Every record must be transcribed in its entirety, apart from the images, which are to be omitted.

(Exercise input begins)

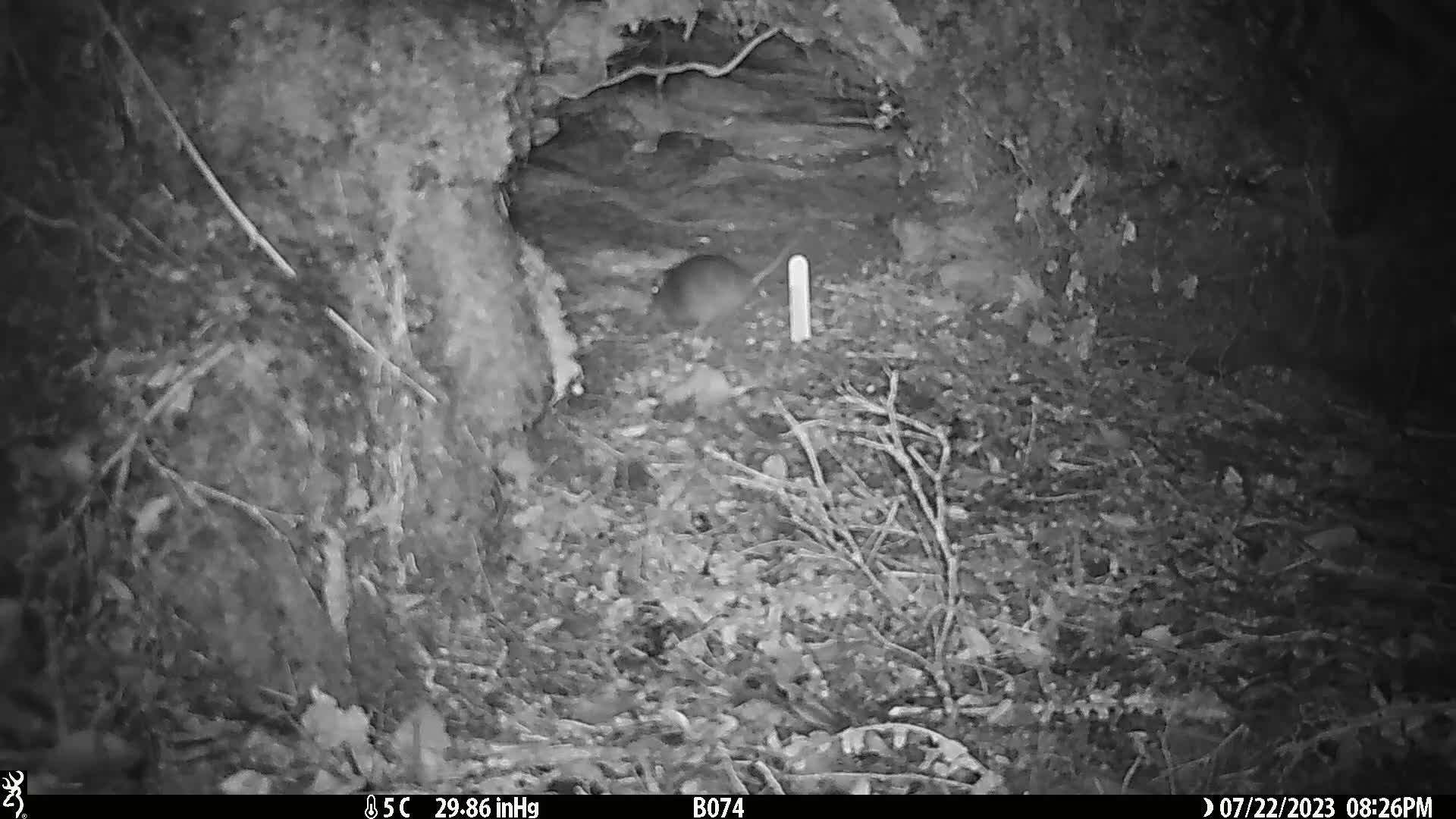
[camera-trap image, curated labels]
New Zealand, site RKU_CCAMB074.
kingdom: Animalia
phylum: Chordata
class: Mammalia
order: Rodentia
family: Muridae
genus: Rattus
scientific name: Rattus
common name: rat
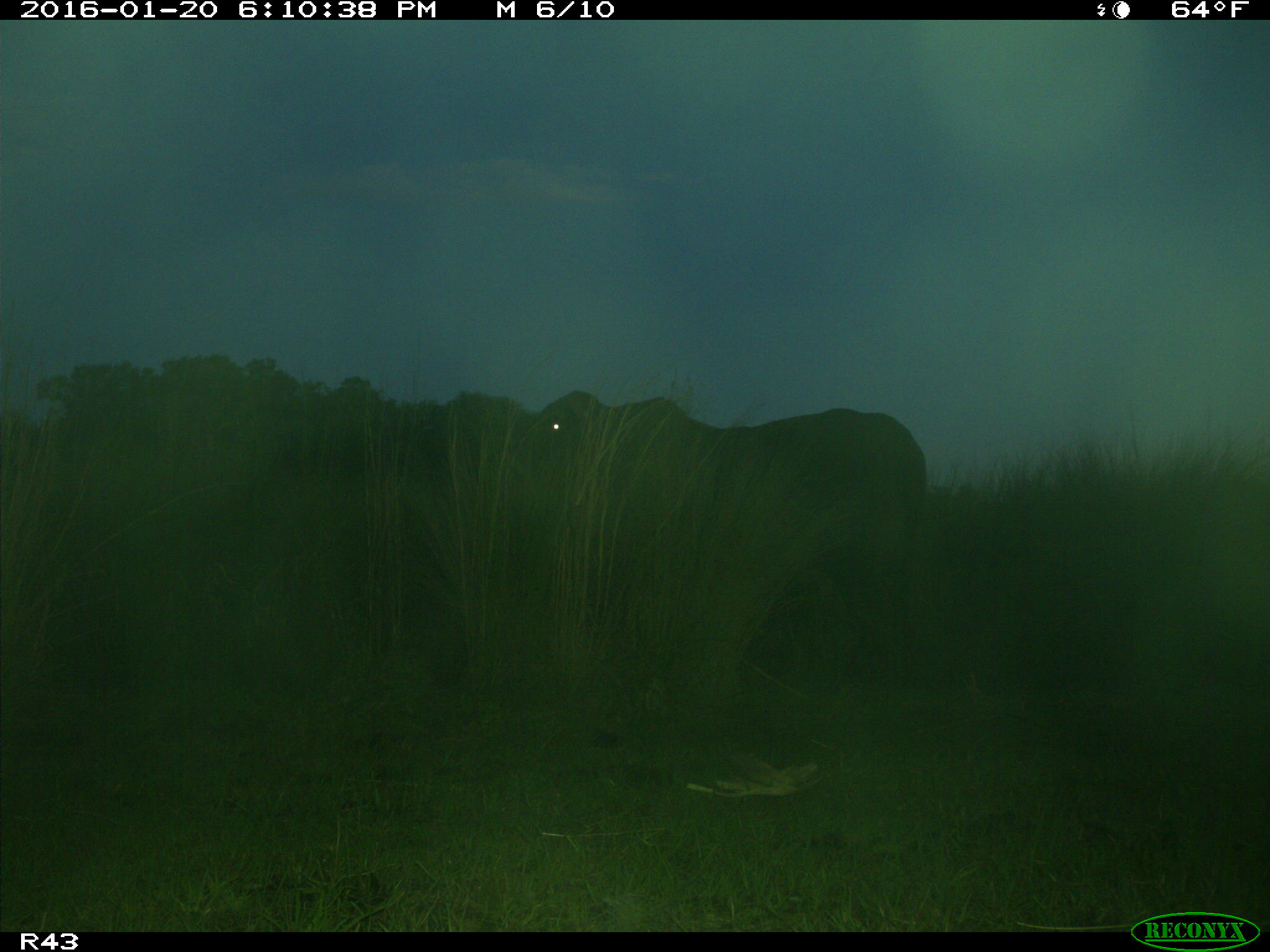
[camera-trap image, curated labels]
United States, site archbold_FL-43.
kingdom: Animalia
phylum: Chordata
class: Mammalia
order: Artiodactyla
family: Bovidae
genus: Bos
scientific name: Bos taurus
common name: domestic cow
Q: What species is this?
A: Bos taurus (domestic cow).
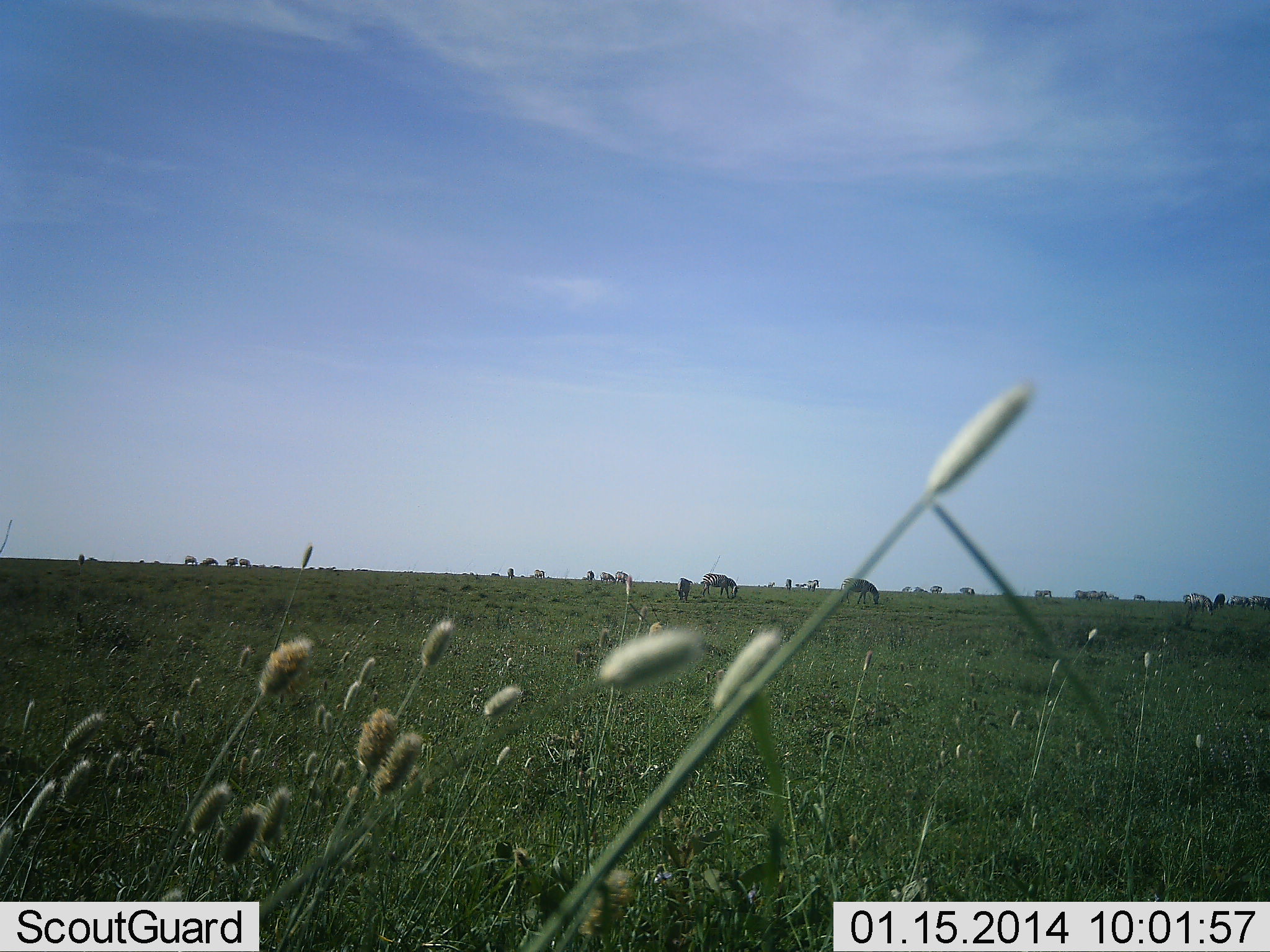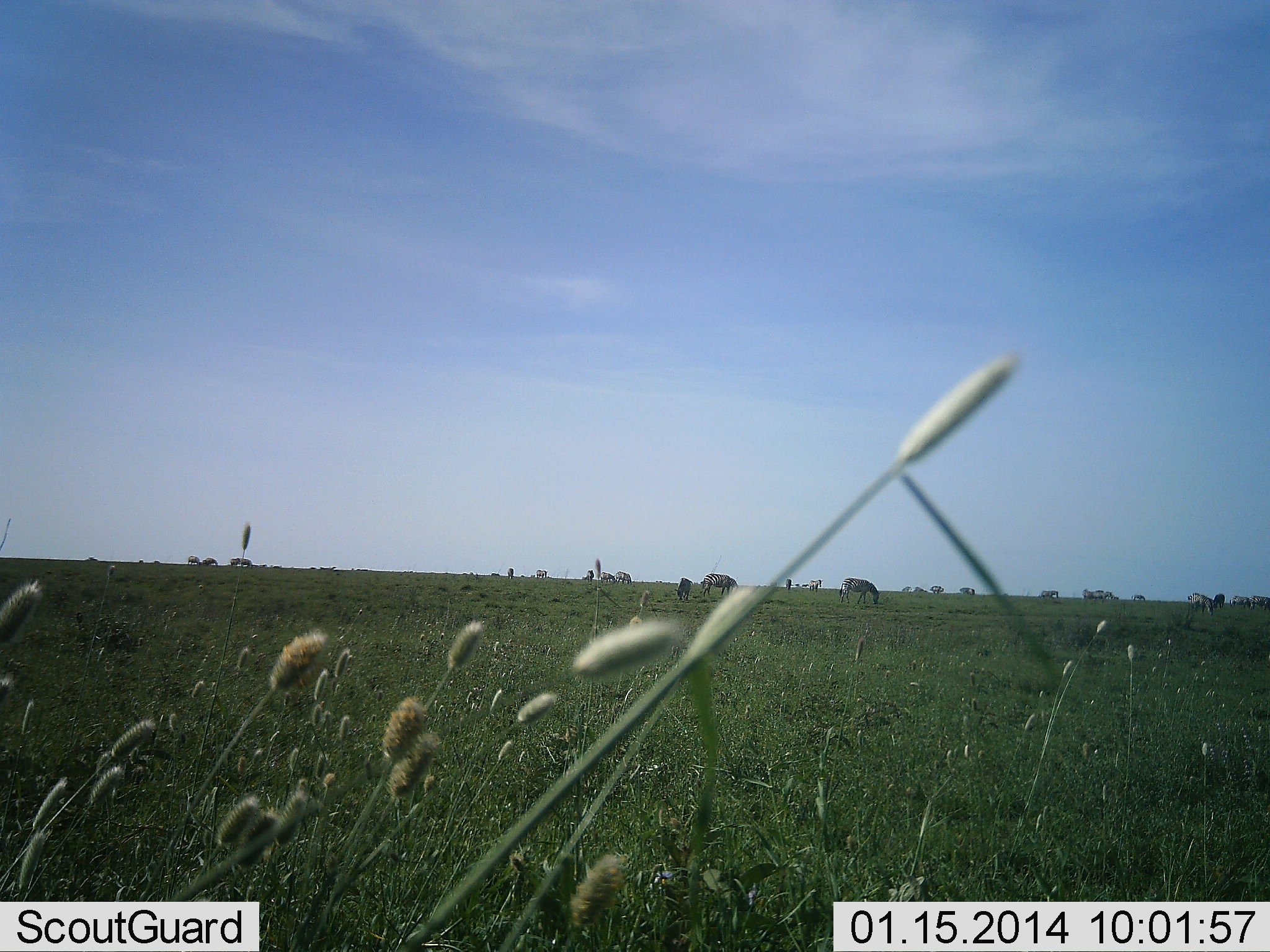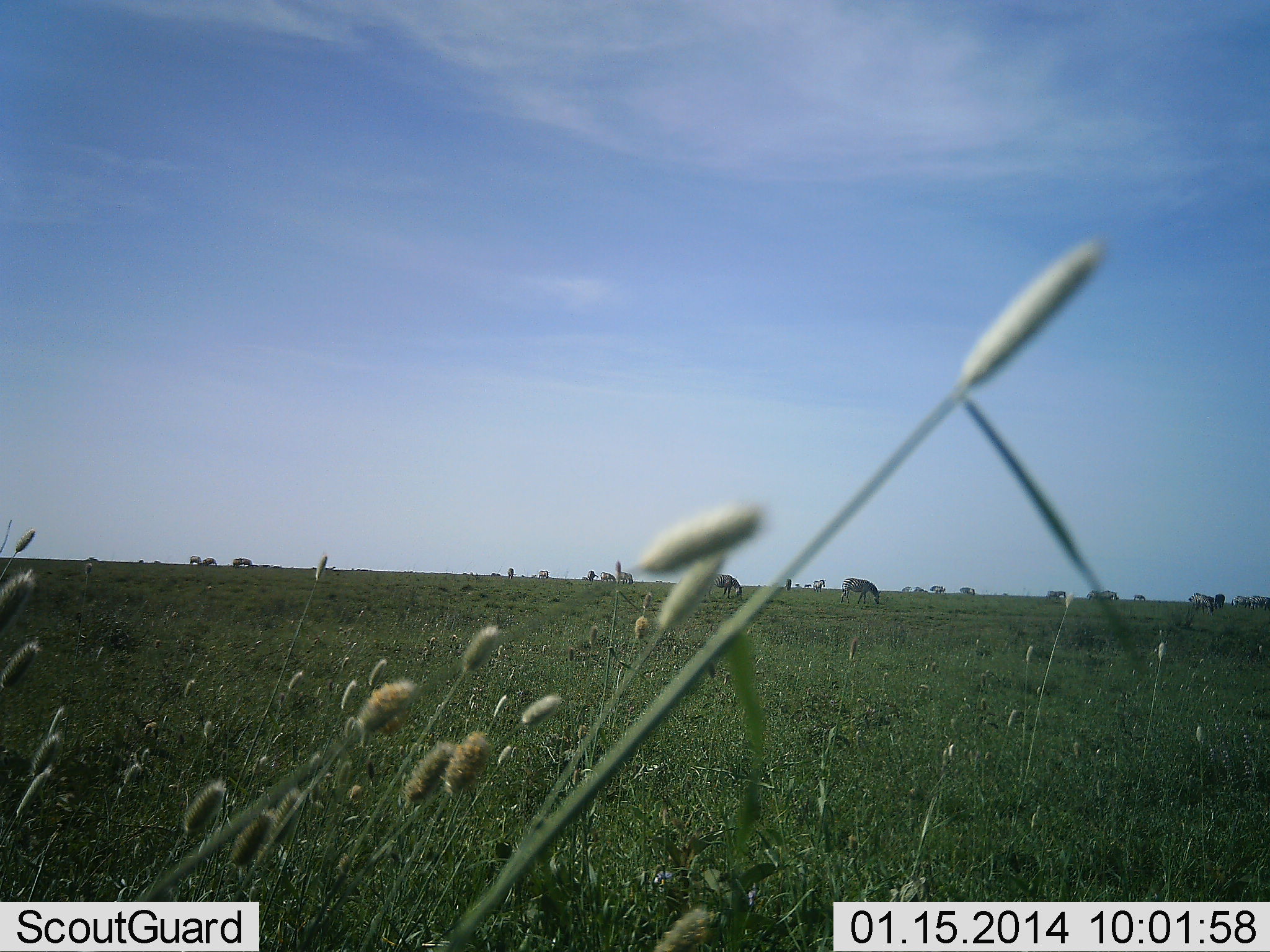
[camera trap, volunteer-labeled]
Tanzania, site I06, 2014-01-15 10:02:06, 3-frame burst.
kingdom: Animalia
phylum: Chordata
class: Mammalia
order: Perissodactyla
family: Equidae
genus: Equus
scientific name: Equus quagga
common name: plains zebra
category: zebra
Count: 11-50.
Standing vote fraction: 80%.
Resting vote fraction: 10%.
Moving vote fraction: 30%.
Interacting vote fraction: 10%.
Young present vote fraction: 0%.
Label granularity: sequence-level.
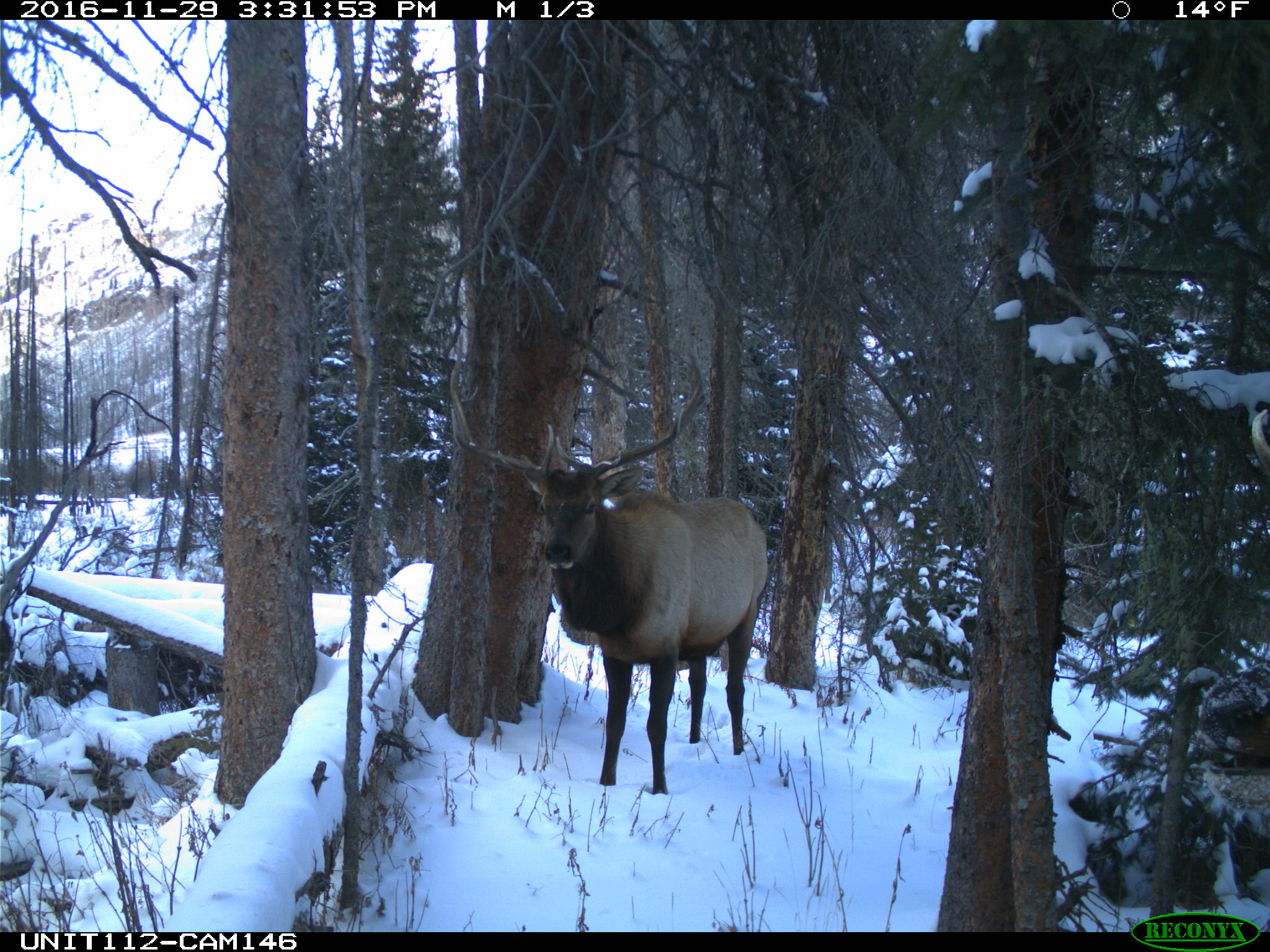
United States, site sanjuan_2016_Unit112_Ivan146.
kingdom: Animalia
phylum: Chordata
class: Mammalia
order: Artiodactyla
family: Cervidae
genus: Cervus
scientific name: Cervus elaphus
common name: red deer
Cervus elaphus (red deer).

(Exercise input ends)

Response area:
[camera-trap image, curated labels]
New Zealand, site RKU_CCAMB074.
kingdom: Animalia
phylum: Chordata
class: Mammalia
order: Rodentia
family: Muridae
genus: Rattus
scientific name: Rattus
common name: rat
[camera-trap image, curated labels]
United States, site archbold_FL-43.
kingdom: Animalia
phylum: Chordata
class: Mammalia
order: Artiodactyla
family: Bovidae
genus: Bos
scientific name: Bos taurus
common name: domestic cow
Q: What species is this?
A: Bos taurus (domestic cow).
[camera trap, volunteer-labeled]
Tanzania, site I06, 2014-01-15 10:02:06, 3-frame burst.
kingdom: Animalia
phylum: Chordata
class: Mammalia
order: Perissodactyla
family: Equidae
genus: Equus
scientific name: Equus quagga
common name: plains zebra
category: zebra
Count: 11-50.
Standing vote fraction: 80%.
Resting vote fraction: 10%.
Moving vote fraction: 30%.
Interacting vote fraction: 10%.
Young present vote fraction: 0%.
Label granularity: sequence-level.
United States, site sanjuan_2016_Unit112_Ivan146.
kingdom: Animalia
phylum: Chordata
class: Mammalia
order: Artiodactyla
family: Cervidae
genus: Cervus
scientific name: Cervus elaphus
common name: red deer
Cervus elaphus (red deer).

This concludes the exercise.